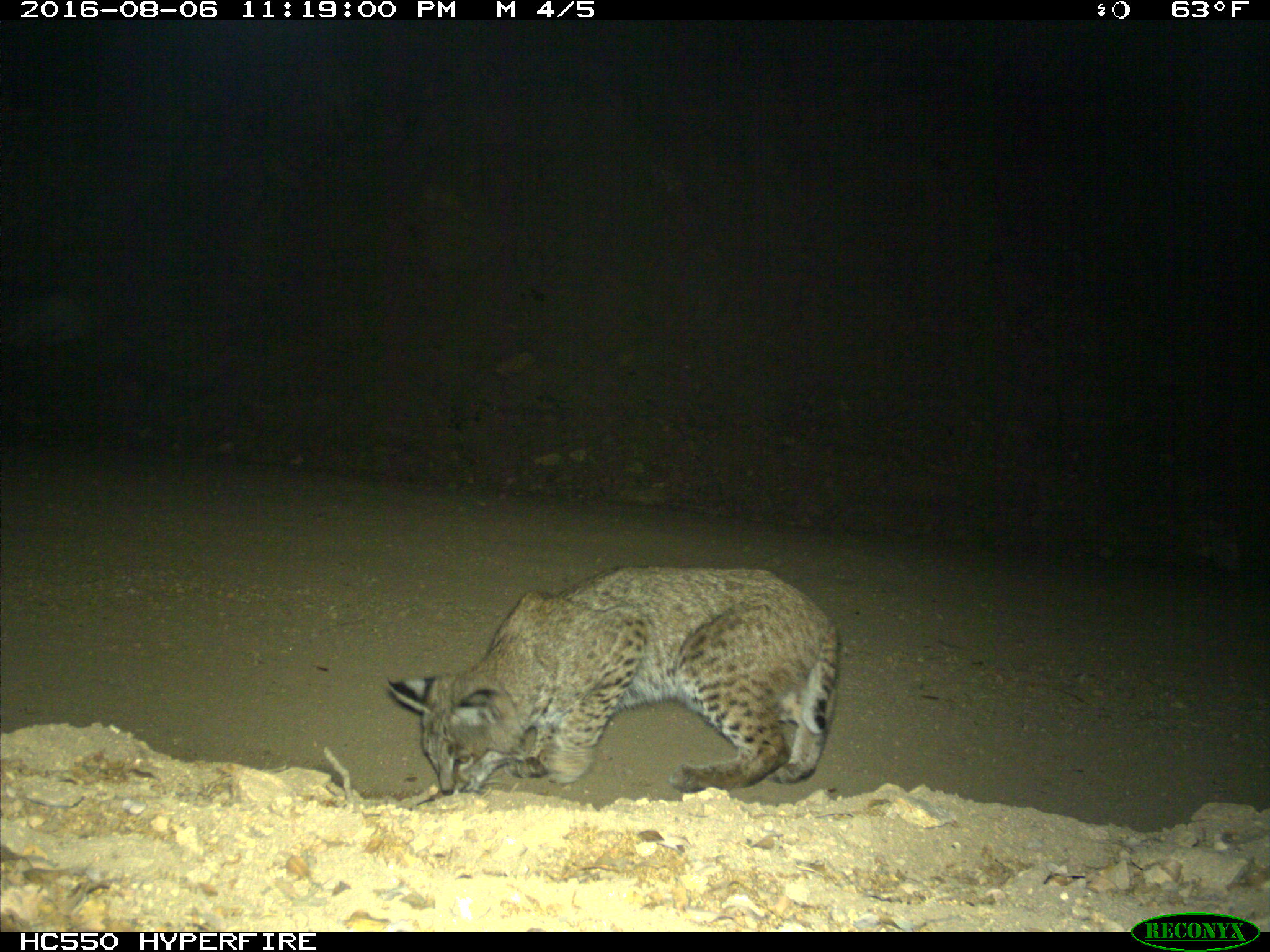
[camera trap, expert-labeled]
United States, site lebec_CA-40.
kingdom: Animalia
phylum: Chordata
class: Mammalia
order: Carnivora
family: Felidae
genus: Lynx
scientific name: Lynx rufus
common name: bobcat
Lynx rufus (bobcat).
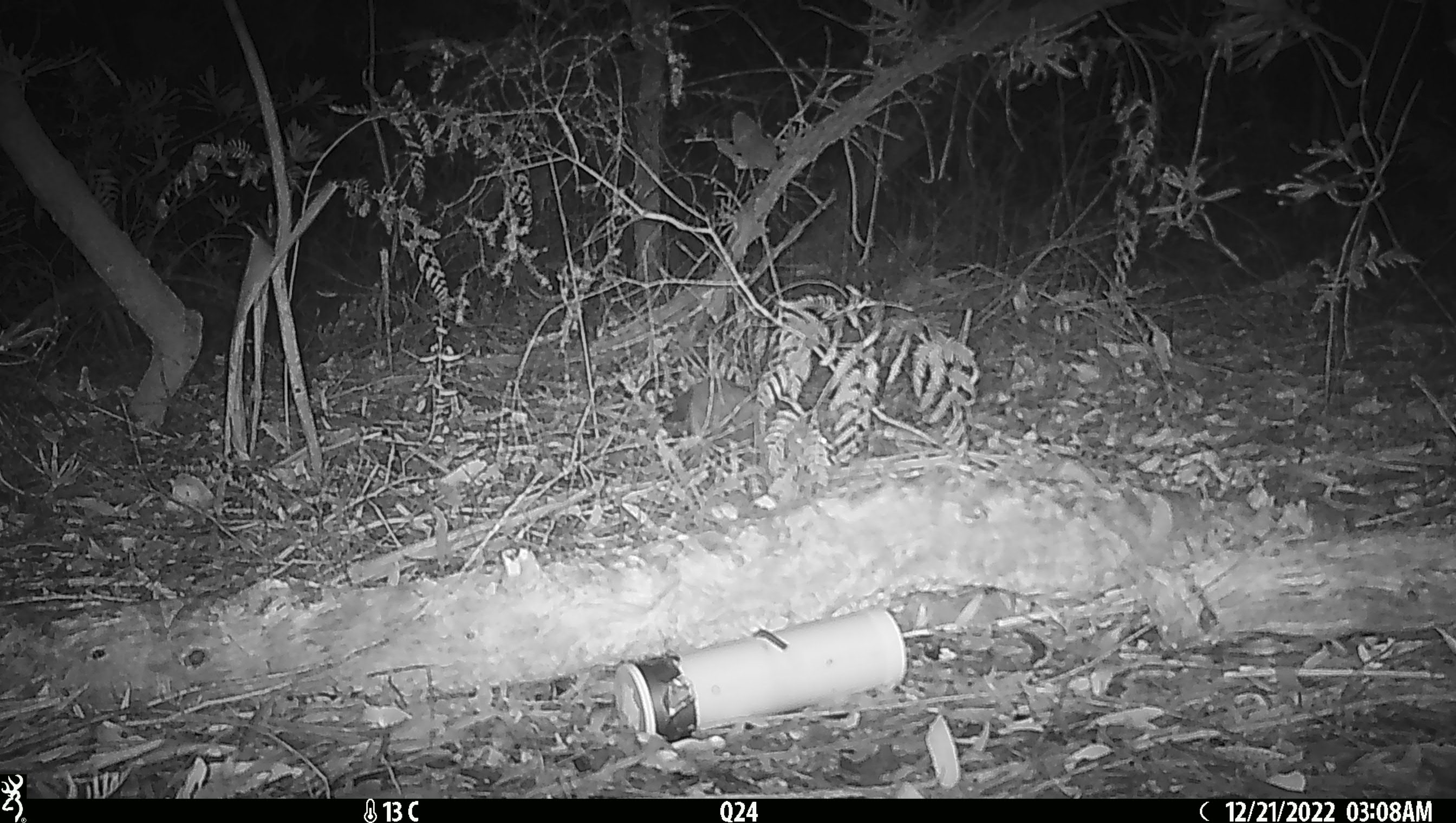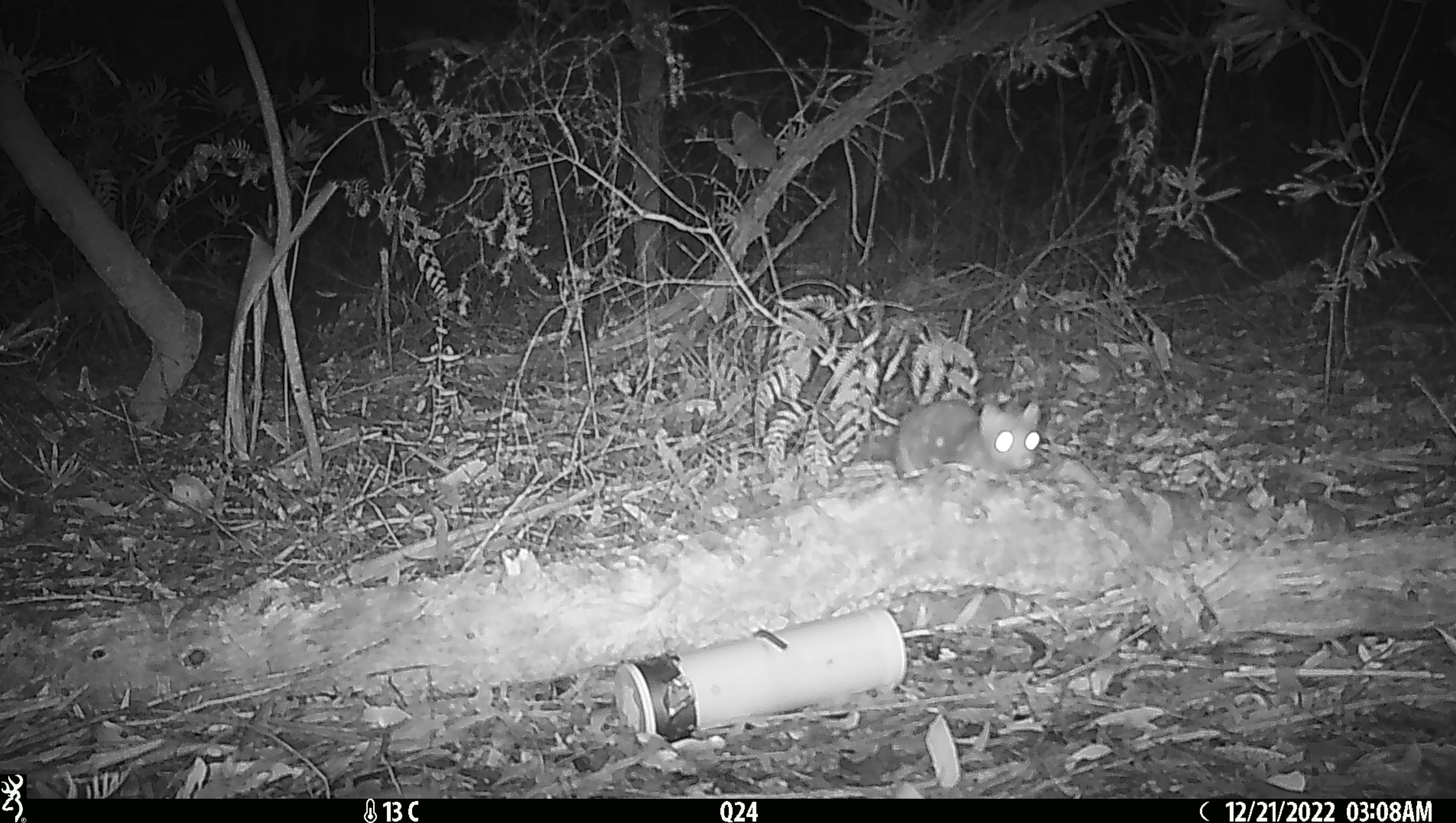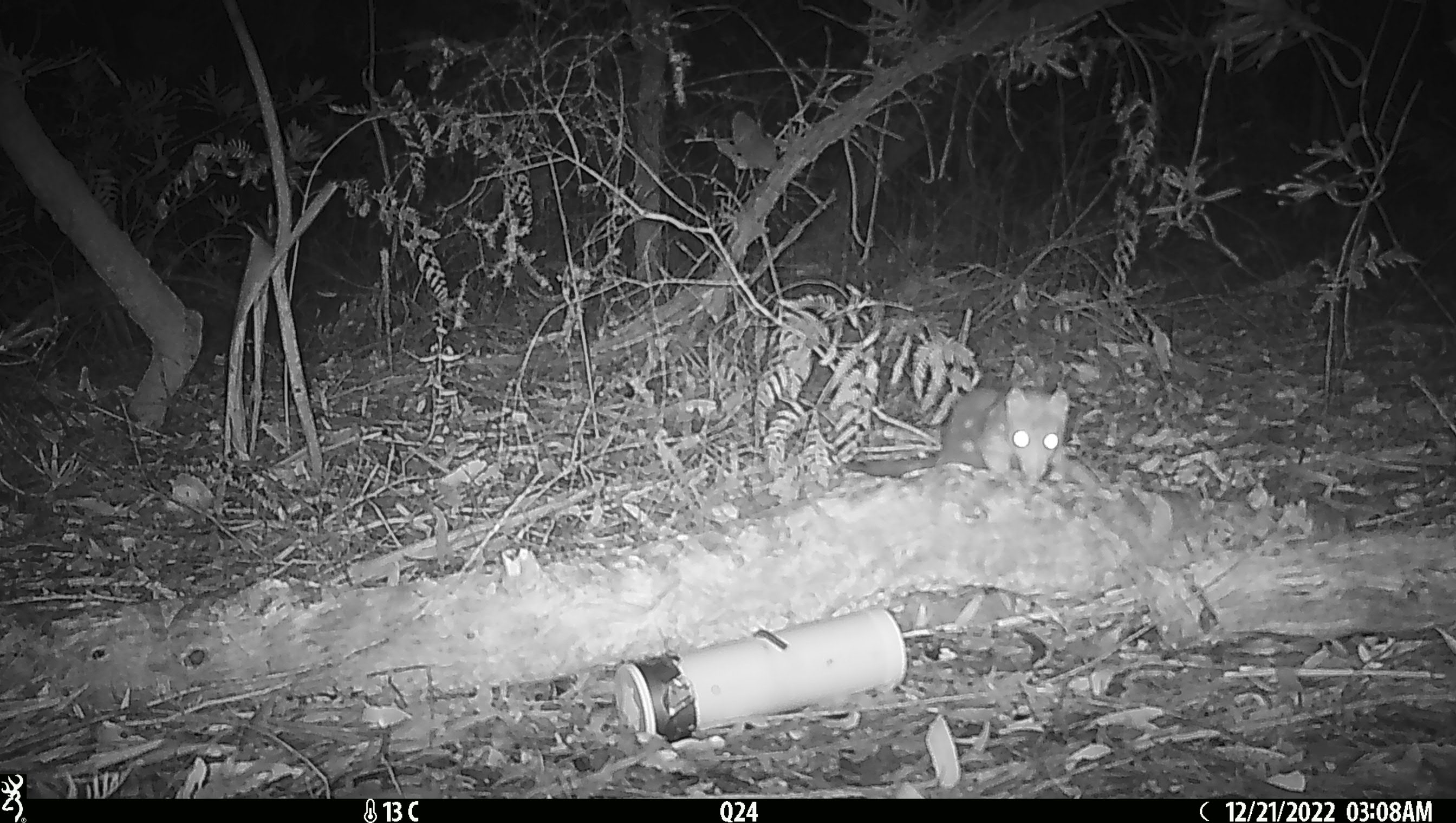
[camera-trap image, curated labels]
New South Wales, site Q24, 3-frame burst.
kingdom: Animalia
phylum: Chordata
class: Mammalia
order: Dasyuromorphia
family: Dasyuridae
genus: Dasyurus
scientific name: Dasyurus maculatus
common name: spotted-tailed quoll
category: quoll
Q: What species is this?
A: Quoll (spotted-tailed quoll) (Dasyurus maculatus).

* **WORK TO COMPLETE**
What is needed is a word-for-word copy of the records above, excluding pictures.

* **RESPONSE TO THIS TASK**
[camera trap, expert-labeled]
United States, site lebec_CA-40.
kingdom: Animalia
phylum: Chordata
class: Mammalia
order: Carnivora
family: Felidae
genus: Lynx
scientific name: Lynx rufus
common name: bobcat
Lynx rufus (bobcat).
[camera-trap image, curated labels]
New South Wales, site Q24, 3-frame burst.
kingdom: Animalia
phylum: Chordata
class: Mammalia
order: Dasyuromorphia
family: Dasyuridae
genus: Dasyurus
scientific name: Dasyurus maculatus
common name: spotted-tailed quoll
category: quoll
Q: What species is this?
A: Quoll (spotted-tailed quoll) (Dasyurus maculatus).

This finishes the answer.